═══ Extracted text ═══

There were only a few minor things that changed from v2 to v3 in
addition to the rebase on top of misc-next.

The notable changes:
 - Non-async discarding continues to retrim regions because we load the
   block groups as fully trimmed. This gives us a way to reconcile the
   filesystem state on device after reboot with fstrim if deisred.
 - Moved BTRFS_TRIM_STATE_UNTRIMMED to be 0 in the enum.
 - Kept discard sysfs under debug/.
 - Rebased on top of btrfs-devel#misc-next fa17ed069c61. Renamed
   instances of cache -> block_group to adjust to the rename of
   btrfs_block_group_cache -> btrfs_block_group.

---

The RFC [1] went a lot better than expected, so let's call this v2.

Changes:
 - I don't believe there are any functional changes to the code, but
   there are plenty of changes for readability and a lot of comments
   added.
 - Split out the sysfs parts into their own patches as it was a bit of
   work to put discard/ under debug/.
 - Switched over any flags to be enums. All the variables are now of
   appropriate type rather than being all atomics.
 - Dropped 0015 [2] from v1, load block groups on mount. This is in
   favor of reading everything in as clean and running fstrim as needed.
 - Misc. bug fixes.
 - I changed the block_group discard delay from 300s to 120s. It is just
   to give the allocators a chance to reuse the LBA before letting async
   discard take a crack at it.

Data:
On a number of webservers, I collected data every minute accounting the
time we spent in btrfs_finish_extent_commit() (col. 1) and in
btrfs_commit_transaction() (col. 2). btrfs_finish_extent_commit() is
where we discard extents synchronously before returning them to the
free space cache.

═══ Information provided ═══

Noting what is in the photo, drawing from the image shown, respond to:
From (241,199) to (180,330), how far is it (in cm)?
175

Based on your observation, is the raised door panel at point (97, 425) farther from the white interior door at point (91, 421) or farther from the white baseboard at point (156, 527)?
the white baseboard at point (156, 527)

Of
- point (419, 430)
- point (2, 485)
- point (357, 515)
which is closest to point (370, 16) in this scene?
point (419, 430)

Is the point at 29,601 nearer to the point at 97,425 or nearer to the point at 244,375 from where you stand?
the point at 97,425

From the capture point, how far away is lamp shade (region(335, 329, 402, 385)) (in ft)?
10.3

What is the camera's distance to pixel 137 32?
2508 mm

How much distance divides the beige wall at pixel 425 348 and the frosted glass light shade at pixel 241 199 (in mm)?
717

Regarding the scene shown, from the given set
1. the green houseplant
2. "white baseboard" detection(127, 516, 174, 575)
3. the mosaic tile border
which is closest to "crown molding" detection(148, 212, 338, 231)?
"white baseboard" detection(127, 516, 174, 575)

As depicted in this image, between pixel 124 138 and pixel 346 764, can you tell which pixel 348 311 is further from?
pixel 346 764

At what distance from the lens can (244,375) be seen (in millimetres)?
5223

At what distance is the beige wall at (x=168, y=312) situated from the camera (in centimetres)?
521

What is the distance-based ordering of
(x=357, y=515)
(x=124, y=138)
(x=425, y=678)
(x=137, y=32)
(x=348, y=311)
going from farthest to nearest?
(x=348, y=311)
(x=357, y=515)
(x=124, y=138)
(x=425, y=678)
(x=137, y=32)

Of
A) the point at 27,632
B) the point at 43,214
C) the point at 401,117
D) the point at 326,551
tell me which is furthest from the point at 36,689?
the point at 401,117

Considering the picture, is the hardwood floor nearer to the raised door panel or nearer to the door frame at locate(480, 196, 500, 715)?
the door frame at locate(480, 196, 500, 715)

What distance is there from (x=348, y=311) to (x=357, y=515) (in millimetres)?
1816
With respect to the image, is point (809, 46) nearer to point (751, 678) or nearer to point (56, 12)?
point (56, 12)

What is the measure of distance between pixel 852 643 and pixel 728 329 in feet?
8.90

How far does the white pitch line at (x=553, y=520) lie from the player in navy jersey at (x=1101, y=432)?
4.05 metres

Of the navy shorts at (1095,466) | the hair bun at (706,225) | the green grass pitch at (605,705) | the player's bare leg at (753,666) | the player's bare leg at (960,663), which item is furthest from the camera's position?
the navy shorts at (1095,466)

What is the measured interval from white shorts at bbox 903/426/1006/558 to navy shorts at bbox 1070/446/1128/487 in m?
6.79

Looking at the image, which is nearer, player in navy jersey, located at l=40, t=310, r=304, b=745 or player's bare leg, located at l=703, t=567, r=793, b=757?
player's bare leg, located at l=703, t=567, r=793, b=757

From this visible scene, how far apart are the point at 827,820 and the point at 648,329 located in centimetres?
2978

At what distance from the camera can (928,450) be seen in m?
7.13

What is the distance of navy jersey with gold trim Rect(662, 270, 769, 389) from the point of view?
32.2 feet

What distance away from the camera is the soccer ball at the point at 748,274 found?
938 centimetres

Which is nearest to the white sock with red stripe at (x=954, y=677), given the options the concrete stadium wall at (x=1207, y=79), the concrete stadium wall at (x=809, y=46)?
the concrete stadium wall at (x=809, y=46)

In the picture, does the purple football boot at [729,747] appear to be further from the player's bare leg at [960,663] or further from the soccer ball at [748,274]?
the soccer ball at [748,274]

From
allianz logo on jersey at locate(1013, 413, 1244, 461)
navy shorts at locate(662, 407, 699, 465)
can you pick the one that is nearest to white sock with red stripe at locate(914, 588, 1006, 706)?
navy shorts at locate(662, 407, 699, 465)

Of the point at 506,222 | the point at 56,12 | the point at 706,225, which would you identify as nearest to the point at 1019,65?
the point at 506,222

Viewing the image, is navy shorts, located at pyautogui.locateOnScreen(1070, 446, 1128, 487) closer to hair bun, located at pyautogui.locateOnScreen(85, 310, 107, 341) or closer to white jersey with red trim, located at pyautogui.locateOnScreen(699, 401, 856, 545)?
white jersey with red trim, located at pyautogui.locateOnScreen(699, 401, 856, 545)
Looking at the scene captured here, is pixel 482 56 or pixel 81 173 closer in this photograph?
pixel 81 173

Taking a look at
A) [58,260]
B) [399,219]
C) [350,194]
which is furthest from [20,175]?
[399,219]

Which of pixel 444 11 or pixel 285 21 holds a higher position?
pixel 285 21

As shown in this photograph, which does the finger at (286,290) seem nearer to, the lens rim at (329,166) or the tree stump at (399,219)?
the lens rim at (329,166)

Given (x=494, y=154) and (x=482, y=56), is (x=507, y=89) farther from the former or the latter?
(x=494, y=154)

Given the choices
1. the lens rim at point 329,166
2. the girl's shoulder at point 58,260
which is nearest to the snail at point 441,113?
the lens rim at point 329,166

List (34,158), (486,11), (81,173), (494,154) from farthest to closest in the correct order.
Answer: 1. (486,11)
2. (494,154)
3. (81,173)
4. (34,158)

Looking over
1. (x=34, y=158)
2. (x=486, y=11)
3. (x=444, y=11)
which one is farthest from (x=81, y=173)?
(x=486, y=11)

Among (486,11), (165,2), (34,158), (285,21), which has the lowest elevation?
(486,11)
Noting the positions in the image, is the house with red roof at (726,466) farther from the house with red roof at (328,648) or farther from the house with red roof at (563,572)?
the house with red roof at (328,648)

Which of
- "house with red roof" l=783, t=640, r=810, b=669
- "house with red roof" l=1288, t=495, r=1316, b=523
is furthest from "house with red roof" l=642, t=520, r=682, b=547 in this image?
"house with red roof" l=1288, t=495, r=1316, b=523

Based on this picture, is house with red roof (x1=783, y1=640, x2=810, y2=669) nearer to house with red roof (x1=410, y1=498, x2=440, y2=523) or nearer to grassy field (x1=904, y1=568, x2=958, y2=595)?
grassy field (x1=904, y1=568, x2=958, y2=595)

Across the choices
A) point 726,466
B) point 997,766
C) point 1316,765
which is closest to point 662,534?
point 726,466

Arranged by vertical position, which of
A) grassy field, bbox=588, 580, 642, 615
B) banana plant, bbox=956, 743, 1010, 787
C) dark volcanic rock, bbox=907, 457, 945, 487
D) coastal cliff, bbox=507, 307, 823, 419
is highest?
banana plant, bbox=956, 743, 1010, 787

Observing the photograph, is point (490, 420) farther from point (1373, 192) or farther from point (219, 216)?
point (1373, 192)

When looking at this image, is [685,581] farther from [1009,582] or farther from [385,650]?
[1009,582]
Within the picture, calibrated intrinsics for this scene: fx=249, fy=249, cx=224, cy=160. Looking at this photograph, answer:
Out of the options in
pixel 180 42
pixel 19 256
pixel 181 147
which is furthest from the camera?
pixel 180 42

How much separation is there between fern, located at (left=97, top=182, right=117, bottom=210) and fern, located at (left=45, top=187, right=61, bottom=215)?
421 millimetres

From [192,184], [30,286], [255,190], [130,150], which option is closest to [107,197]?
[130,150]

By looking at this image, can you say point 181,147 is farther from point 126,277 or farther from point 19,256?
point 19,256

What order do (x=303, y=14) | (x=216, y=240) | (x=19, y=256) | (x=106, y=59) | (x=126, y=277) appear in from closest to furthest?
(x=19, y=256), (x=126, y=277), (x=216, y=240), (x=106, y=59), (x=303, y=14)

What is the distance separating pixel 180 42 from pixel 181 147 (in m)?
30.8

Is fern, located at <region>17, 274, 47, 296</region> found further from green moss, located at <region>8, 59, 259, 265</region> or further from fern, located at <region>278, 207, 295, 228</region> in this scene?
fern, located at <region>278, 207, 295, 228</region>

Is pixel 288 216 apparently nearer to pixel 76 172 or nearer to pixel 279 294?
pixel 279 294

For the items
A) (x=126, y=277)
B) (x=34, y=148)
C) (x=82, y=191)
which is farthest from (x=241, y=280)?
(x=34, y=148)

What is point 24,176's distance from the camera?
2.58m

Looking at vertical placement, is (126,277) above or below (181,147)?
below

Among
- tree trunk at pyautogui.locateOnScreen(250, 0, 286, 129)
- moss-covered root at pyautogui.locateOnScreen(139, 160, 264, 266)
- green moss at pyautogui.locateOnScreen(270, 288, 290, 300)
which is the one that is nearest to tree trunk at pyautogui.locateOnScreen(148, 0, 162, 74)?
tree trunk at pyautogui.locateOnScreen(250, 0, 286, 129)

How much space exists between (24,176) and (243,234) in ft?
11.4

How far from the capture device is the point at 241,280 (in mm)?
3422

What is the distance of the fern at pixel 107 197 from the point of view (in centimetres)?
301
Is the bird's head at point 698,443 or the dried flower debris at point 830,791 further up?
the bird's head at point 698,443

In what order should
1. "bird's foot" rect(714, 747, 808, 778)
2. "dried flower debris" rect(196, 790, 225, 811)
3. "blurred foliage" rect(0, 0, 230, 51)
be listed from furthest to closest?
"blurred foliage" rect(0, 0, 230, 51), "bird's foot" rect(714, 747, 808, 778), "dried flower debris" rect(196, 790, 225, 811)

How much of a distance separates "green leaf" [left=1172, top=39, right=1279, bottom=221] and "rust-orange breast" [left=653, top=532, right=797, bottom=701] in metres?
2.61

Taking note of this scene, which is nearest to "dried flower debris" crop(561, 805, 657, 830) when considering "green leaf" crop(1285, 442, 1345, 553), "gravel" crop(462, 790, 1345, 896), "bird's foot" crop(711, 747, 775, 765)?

═══

* Task set *
**1.** Render this sentence from the btrfs patch notes in Spanish: "All the variables are now of appropriate type rather than being all atomics."
**2.** Write out the passage of the btrfs patch notes from "- Split out" up to and including "Misc. bug fixes.".
Rely only on the btrfs patch notes for your responses.

* Results of the exercise *
**1.** Todas las variables tienen ahora el tipo apropiado en lugar de ser todas atómicas.

**2.**
- Split out the sysfs parts into their own patches as it was a bit of
   work to put discard/ under debug/.
 - Switched over any flags to be enums. All the variables are now of
   appropriate type rather than being all atomics.
 - Dropped 0015 [2] from v1, load block groups on mount. This is in
   favor of reading everything in as clean and running fstrim as needed.
 - Misc. bug fixes.